Zo zijn bij diverse servicecenters voorraden gedaald tot onder de veertig procent van de normale omvang en denken enkele bedrijven serieus na over het invoeren van werktijdverkorting. Niet omdat men te weinig opdrachten heeft, maar omdat er eenvoudigweg te weinig of geen voormateriaal aanwezig is om de productie te laten draaien. Zo is er een enorm tekort aan verzinkte coils, omdat de uitleveringen door de fabrieken erg vertraagd zijn, maar ook omdat sommige staalmakers prefereren aan de automobielsector te leveren in plaats van de servicecenters en handelaren. Naar verluidt zijn enkele fabrieken voor dit product de rest van het jaar zelfs geheel uit de markt.
Zijn er dan geen bedreigingen voor dit extreem hoog prijsniveau, waardoor die binnenkort zou kunnen gaan afzwakken? Zeker zijn er enerzijds ontwikkelingen gaande, die ertoe zouden kunnen leiden – zegt Noviostaal met nadruk héél voorzichtig – dat op kortere termijn een wat neerwaartse trend kan ontstaan. Zo melden diverse media, dat er door toezichthouders in China bij verschillende staalbedrijven een onderzoek gestart is inzake mogelijk onderling gemaakte prijsafspraken en het verspreiden van valse marktinformatie, waardoor de binnenlandse prijzen tot recordhoogtes gestegen zouden zijn.

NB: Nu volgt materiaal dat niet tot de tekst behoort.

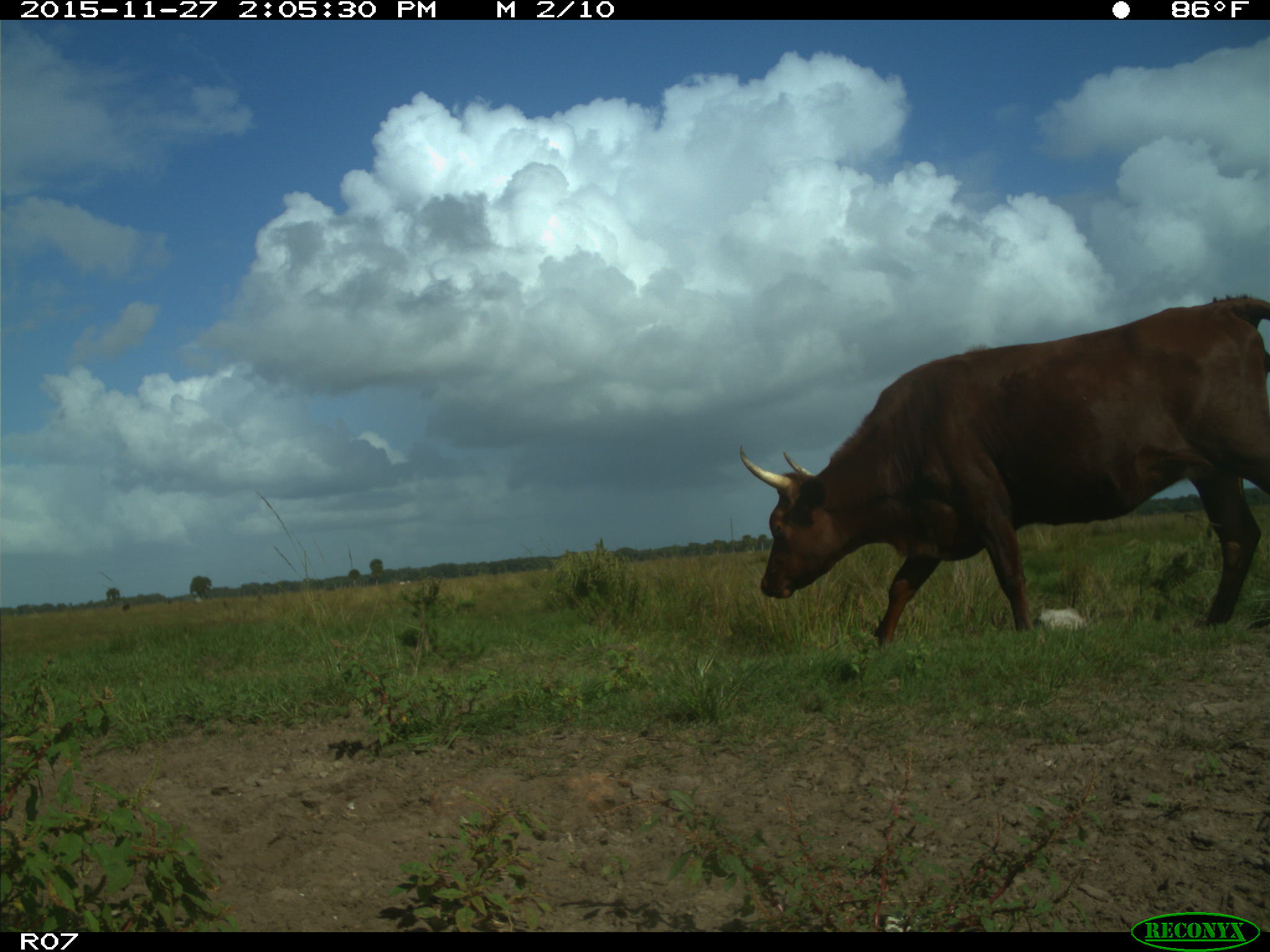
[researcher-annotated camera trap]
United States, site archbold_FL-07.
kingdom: Animalia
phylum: Chordata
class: Mammalia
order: Artiodactyla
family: Bovidae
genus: Bos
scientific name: Bos taurus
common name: domestic cow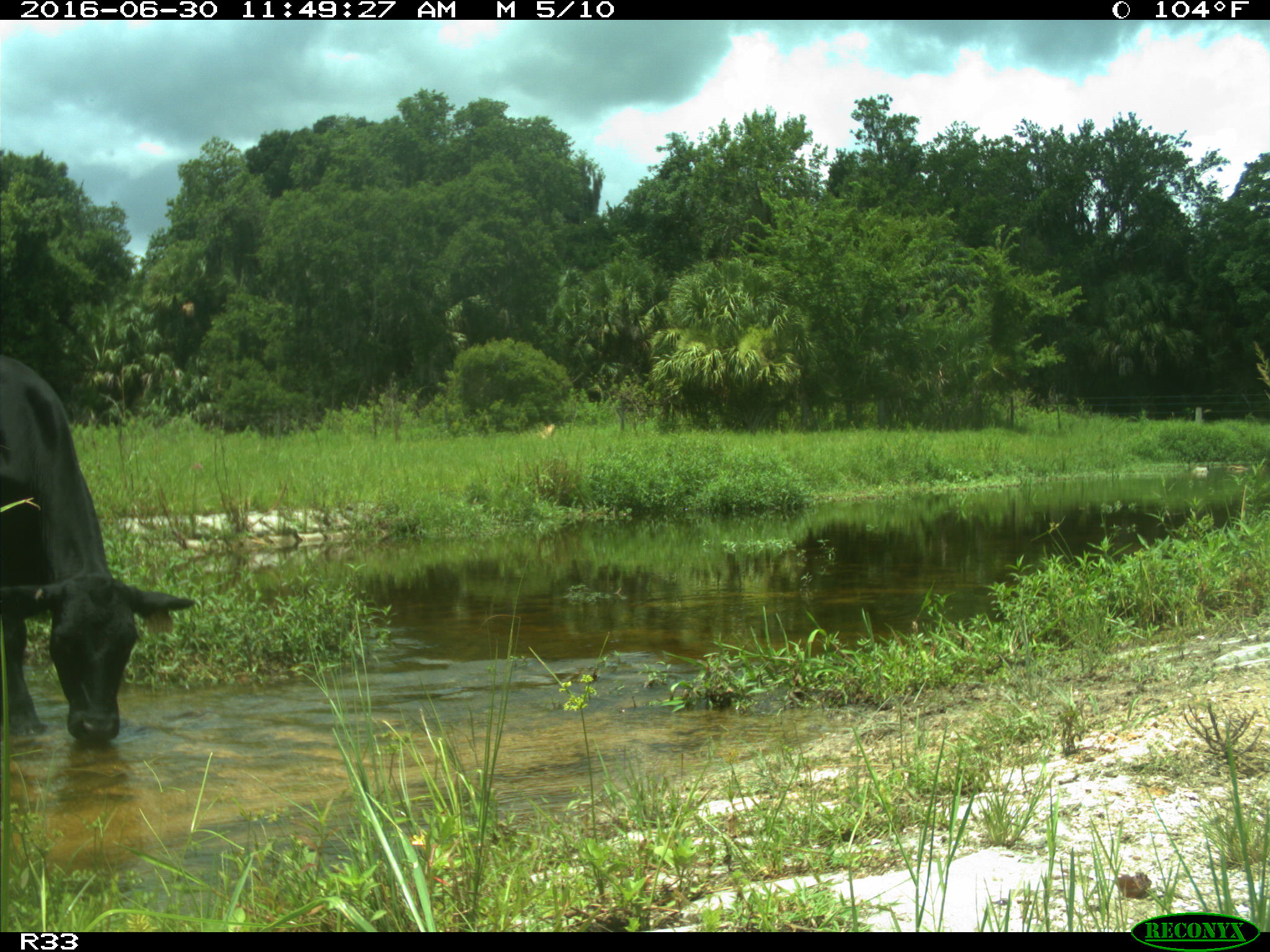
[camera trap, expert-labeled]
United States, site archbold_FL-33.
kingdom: Animalia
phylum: Chordata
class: Mammalia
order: Artiodactyla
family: Bovidae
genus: Bos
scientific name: Bos taurus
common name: domestic cow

Daling van staalprijzen in China zou zeker leiden tot lagere prijzen elders in de wereld.
Het gevolg van de publicatie van dat bericht was dat de ijzerertsprijs ineens een prijsdaling van wel 7,5 procent liet zien. Meer recentelijk echter is die dalende ontwikkeling weer omgekeerd nadat de productiecijfers van de Chinese staalindustrie over april bekend werden gemaakt. Met 97,9 miljoen ton ruwstaal werd een maandelijks productierecord gebroken. In de periode januari t/m april produceerde het land 375 miljoen ton ruwstaal en daarmee zestien procent meer dan in de vergelijkbare periode 2020.
‘Omdat China’s staalproductie blijft groeien, de staalmarges hoog blijven en het overzeese ijzerertsaanbod beperkt blijft, denken wij dat de ijzerertsprijs tot in het tweede kwartaal rond het huidige niveau kan blijven, maar waarschijnlijk zeer volatiel zal blijven’, zo luidt de conclusie van de analisten van Morgan Stanley.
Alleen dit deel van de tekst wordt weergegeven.